Mutantenfähigkeiten sind ein gutes Stichwort, da sie, ehrlich gesagt, nie gut zur Geltung kommen. Nach dem ersten Level erlernt man den sogenannten "Predator"-Modus - die Sicht wird verzerrt und man bewegt sich schneller. Später kriegt man als Update noch einen stärkeren Nahkampf für diesen Modus spendiert. Wenn man am unteren Bildschirmrand zwei Kratzspuren sieht, muss nur die Wiimote geschüttelt werden und Carver verwandelt sich in eine lebende, zielsuchende Rakete, die den nächsten Feind quer durch die Gegend schleudert. Irgendwie witzig. Um das alles nutzen zu können, braucht man Predortin, und das kann man mit Kopfschüssen und Nahkampfangriffen sammeln. Ist die Leiste voll, darf man den Predator-Modus anschmeißen. Das werdet ihr freiwillig nie tun, weil man das Predortin besser nutzen kann: Schüttelt man das Nunchuck, wandelt sich Predortin in Lebenspunkte um. Das sieht für Zuschauer dann so aus, als würdet ihr euch dabei einen Schleudern, und weil Springen durch ruckartiges Hochziehen des Nunchucks ausgelöst wird, ist es gut möglich, dass Carver dabei wie ein Känguru herumhüpft.

Die Story ist uninteressant und idiotisch. Irgendwas mit Rebellen versus Militär und Mutanten und so was. Mal ist man auf sich alleine gestellt, mal muss man für so einen Regierungsfutzi arbeiten, der sich für die Tropen äußert ungeschickt eingekleidet hat. Wer zum Geier zieht in dieser Umgebung einen schneeweißen Anzug an? Der Kerl stirbt übrigens den langweiligsten Tod ever! Wird im letzten Level von Rebellen vor Carvers Augen erschossen, Carver guckt nur kurz und das Spiel geht weiter. Als wär's ihm egal. Getoppt wird die Ödnis nur noch vom Endkampf gegen Semeru. In Phase eins ballert man solange auf ihn ein, bis er durch eine Wand bricht... oder auch nicht, der buggt sich gerne man in einer Säule fest. Buggt er nicht, taucht Kade auf und will einen mit einem kleinen Messer abstechen. Bitch, ich hab grad einen Typen in die Flucht geschlagen, der 100 mal so groß ist wie du, was erhoffst du dir davon?

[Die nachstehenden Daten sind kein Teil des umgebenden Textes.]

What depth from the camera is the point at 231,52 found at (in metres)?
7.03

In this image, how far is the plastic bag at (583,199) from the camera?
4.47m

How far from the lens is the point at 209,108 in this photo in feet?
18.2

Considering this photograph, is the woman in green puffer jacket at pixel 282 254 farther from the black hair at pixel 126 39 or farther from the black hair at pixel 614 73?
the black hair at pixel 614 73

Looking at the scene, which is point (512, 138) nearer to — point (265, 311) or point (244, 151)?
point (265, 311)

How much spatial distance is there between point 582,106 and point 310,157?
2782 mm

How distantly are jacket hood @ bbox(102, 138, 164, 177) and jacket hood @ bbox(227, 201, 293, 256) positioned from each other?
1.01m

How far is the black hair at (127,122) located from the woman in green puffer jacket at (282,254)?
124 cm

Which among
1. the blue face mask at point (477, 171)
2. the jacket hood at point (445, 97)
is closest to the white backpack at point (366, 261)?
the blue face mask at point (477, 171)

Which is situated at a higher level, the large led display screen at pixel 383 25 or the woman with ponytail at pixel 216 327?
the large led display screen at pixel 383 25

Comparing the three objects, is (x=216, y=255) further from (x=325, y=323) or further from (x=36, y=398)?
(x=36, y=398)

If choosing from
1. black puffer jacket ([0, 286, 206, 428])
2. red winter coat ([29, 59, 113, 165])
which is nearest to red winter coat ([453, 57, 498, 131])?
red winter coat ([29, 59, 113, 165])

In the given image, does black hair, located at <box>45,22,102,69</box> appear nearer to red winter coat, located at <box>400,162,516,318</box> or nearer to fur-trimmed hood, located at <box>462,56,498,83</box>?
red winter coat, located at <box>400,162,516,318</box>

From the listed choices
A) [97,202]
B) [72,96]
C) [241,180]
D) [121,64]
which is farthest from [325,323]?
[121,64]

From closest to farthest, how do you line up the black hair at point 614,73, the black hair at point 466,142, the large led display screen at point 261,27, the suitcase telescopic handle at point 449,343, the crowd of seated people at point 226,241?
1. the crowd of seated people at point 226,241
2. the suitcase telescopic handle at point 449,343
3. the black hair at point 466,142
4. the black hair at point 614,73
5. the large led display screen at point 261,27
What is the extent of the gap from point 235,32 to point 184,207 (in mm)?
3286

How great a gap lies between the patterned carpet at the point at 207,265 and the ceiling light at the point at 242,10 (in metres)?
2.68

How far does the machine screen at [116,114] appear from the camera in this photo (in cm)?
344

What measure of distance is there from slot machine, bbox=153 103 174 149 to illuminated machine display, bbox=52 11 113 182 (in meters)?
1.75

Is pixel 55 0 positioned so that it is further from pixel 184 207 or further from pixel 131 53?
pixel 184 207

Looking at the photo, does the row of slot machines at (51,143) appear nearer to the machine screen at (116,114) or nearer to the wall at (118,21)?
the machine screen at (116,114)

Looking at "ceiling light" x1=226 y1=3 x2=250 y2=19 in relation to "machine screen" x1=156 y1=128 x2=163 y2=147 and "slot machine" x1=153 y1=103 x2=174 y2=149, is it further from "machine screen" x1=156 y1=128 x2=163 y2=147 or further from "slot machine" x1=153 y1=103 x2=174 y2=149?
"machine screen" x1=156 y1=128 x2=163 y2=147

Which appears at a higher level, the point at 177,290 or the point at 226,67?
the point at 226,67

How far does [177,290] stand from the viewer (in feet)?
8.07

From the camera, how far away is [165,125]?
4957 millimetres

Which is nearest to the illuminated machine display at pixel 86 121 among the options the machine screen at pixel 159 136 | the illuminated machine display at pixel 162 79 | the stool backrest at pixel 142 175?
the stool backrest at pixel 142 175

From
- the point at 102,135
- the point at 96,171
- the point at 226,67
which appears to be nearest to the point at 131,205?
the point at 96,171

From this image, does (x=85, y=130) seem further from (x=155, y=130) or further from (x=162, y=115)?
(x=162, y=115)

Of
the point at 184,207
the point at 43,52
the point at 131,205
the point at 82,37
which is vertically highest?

Hier bekommt man die Wahl: Kade zu verhauen löst das schlechte Ende und den schwereren Endkampf aus. Semeru frisst dann so unsagbar viele Kugeln, das geht auf keine Kuhhaut. Als Lohn bekommt ihr ein "Jack Carver rennt in den Urwald" und das wars. Für das gute Ende haut man Kade nicht auf den Deckel und darf dafür Semeru in Grund und Boden scheißen, da man überlange im Predator-Modus bleibt und die beste Taktik aus Nahkampfspammen besteht. Und dann wird Jack der neue Anführer der Mutanten. Klingt sinnvoll? Falls ja, klärt mich auf.

FCV03Zwei Pistolen, und der Tag gehört dir.

Far Cry Vengeance ist Müll. Ganz, ganz großer Müll. Ich wollte einen Shooter für die Wii, ich bekam einen Shooter für die Wii, allerdings keinen guten. Doch ich muss gestehen, es hat auf seltsame Art und Weise Spaß gemacht, schließlich hab ich damals das Spiel freiwillig durchgespielt. Ich schätze, es hat einfach denselben Charme wie die Filmkatastrophe Birdemic. Es ist in fast allen Bereichen so unglaublich stümperhaft, dass man aus dem Lachen nicht rauskommt. Bereue ich den Kauf? Ehrlich gesagt nicht so ganz, auch wenn 60 Euro definitiv zu viel gewesen sind. Wem beim Lesen dieses Artikels eine morbide Neugierde gepackt hat und das Spiel irgendwo für maximal 3 Euro findet, greift ruhig zu, vor allem wenn ihr Let's Player/Streamer seid. Den Scheiß muss man gesehen haben, um ihn zu glauben. Für alle anderen: Finger weg!

Far Cry Vengeance

(Ranking)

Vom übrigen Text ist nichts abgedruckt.